**Was zu tun ist:** Schreib den Absatz aus dem Reisetext unten, der mit „Von da an begann unser Arbeitstag“ anfängt, als kurze Liste um und behalte dabei die wichtigsten Fakten.

San Isidro überraschte uns mit trockener Hitze. In den Strassen trafen wir viele mit Cowboystiefeln und Hüten. Wir fühlten uns wie im wilden Westen. Und das ist es, mit den vielen Fleischrindern in den Hinterlandhügeln.
Durch aufdringliche Taxifahrer und Hitze kämpfend, fanden wir schliesslich den Busbahnhof, von dort uns der Bus zu unserem eigentlichen Ziel, la Ribera, bringen sollte.
Einweihung ins Eierputzen
Eine Stunde später rumpelte der kleine, vollgepackte Bus die Landwege rauf und runter. Derweilen genossen wir die herrliche Landschaft mit den unendlichen Hügeln. Am späteren Nachmittag erreichten wir unser neues zuhause: die Finca Chinchilla. Die Besitzerin sah uns schon von Weitem, und zehn Minuten später wurden wir auch schon ins Eierputzen eingeweiht.
Von da an begann unser Arbeitstag um 6.00 Uhr mit dem Sonnenaufgang und endete spätestens um 12.30. Die Arbeit auf der Finca, die biologisch betrieben wird, wird auf die anwesenden freiwilligen Helfer verteilt. USA, Deutschland, Spanien, Kanada und die Schweiz, bilden hier einen bunten, produktiven Mix. Deshalb gibt es während jedem gemeinsamen Essen auch immer viel zu bereden.

**Gegebene Zeilen:**
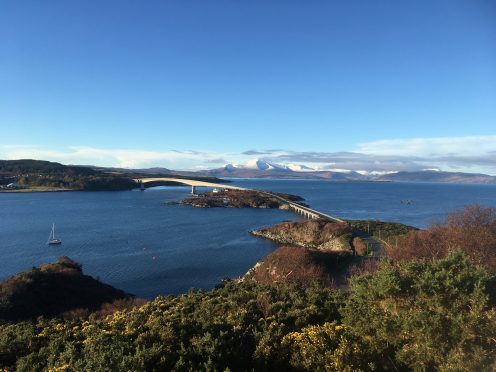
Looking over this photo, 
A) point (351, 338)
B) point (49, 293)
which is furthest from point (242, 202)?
point (351, 338)

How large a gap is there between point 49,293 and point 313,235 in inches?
1164

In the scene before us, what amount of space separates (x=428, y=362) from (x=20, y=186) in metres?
126

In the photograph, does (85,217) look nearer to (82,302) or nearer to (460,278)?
(82,302)

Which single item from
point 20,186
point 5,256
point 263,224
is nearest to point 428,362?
point 5,256

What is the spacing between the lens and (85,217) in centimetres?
6119

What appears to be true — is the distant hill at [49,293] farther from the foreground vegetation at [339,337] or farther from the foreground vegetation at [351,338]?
the foreground vegetation at [351,338]

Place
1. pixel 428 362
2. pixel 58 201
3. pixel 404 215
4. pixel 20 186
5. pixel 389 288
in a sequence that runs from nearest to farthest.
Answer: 1. pixel 428 362
2. pixel 389 288
3. pixel 404 215
4. pixel 58 201
5. pixel 20 186

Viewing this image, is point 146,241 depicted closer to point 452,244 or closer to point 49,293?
point 49,293

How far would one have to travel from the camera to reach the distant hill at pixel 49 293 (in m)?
19.2

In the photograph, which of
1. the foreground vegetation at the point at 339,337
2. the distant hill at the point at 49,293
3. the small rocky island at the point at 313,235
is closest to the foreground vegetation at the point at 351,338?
the foreground vegetation at the point at 339,337

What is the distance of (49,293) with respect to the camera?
70.6 ft

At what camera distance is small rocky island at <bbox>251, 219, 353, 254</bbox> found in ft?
134

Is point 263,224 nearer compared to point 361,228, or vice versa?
point 361,228

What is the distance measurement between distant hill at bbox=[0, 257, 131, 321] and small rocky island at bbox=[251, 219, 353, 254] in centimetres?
2290
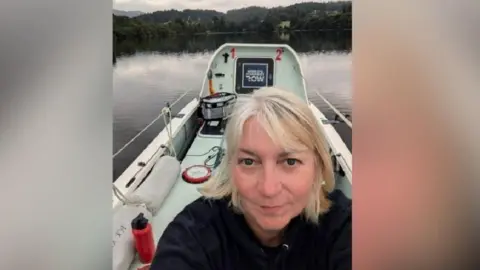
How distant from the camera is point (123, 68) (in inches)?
25.6

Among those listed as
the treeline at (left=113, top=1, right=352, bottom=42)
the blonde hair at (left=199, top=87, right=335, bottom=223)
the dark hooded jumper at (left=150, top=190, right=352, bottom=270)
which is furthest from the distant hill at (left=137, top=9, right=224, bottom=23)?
the dark hooded jumper at (left=150, top=190, right=352, bottom=270)

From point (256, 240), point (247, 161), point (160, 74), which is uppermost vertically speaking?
point (160, 74)

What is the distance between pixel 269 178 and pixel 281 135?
0.06 metres

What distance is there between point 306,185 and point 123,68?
30 cm

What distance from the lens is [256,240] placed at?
24.3 inches

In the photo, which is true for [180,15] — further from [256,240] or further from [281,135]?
[256,240]

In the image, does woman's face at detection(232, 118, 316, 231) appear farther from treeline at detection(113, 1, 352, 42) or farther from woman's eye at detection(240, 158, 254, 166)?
treeline at detection(113, 1, 352, 42)

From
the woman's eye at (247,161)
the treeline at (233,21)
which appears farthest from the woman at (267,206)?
the treeline at (233,21)

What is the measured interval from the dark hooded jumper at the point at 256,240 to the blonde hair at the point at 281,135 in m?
0.02

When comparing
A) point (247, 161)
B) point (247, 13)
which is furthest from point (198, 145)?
point (247, 13)
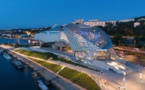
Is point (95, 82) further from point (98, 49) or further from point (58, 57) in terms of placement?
point (58, 57)

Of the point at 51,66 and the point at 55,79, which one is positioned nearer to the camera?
the point at 55,79

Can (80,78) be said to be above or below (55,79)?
above

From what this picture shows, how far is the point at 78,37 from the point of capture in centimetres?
4941

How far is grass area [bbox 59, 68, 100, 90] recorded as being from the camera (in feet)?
96.1

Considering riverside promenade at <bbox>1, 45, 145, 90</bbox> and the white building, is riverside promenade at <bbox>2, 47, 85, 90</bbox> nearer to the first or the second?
riverside promenade at <bbox>1, 45, 145, 90</bbox>

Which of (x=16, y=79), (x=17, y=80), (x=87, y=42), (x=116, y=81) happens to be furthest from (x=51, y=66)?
(x=116, y=81)

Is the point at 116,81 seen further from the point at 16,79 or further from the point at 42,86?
the point at 16,79

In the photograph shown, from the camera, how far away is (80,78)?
1293 inches

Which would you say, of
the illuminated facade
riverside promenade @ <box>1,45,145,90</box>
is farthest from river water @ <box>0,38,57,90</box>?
the illuminated facade

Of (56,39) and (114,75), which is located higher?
(56,39)

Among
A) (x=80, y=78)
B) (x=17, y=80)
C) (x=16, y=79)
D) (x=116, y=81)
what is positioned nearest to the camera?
(x=116, y=81)

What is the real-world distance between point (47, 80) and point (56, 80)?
1.64m

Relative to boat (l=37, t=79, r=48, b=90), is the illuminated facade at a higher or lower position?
higher

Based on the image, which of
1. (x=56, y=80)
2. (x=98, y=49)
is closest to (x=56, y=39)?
(x=98, y=49)
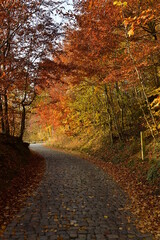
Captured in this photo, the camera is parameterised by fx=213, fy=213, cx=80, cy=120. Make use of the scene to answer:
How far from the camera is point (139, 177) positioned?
9.14 meters

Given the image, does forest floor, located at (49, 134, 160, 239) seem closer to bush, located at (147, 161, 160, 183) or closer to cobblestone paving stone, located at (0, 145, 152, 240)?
bush, located at (147, 161, 160, 183)

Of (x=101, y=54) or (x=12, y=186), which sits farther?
(x=101, y=54)

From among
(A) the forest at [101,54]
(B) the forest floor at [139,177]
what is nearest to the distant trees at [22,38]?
(A) the forest at [101,54]

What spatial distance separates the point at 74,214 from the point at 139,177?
4.41m

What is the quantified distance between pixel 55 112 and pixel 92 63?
48.9ft

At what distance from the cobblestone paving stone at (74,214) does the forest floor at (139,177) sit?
1.23ft

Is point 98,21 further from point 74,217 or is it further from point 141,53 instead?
point 74,217

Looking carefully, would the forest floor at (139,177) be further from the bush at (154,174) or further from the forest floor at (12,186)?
the forest floor at (12,186)

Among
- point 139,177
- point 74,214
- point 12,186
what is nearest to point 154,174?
point 139,177

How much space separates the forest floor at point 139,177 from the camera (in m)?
5.62

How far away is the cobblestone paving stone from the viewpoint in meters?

**Antwort zur Aufgabe:**
- Arbeitstag: von 6.00 Uhr (Sonnenaufgang) bis spätestens 12.30 Uhr
- Die Finca wird biologisch betrieben.
- Die Arbeit wird unter den anwesenden freiwilligen Helfern aufgeteilt.
- Die Helfer kommen aus den USA, Deutschland, Spanien, Kanada und der Schweiz.
- Deshalb gibt es bei jedem gemeinsamen Essen viel zu bereden.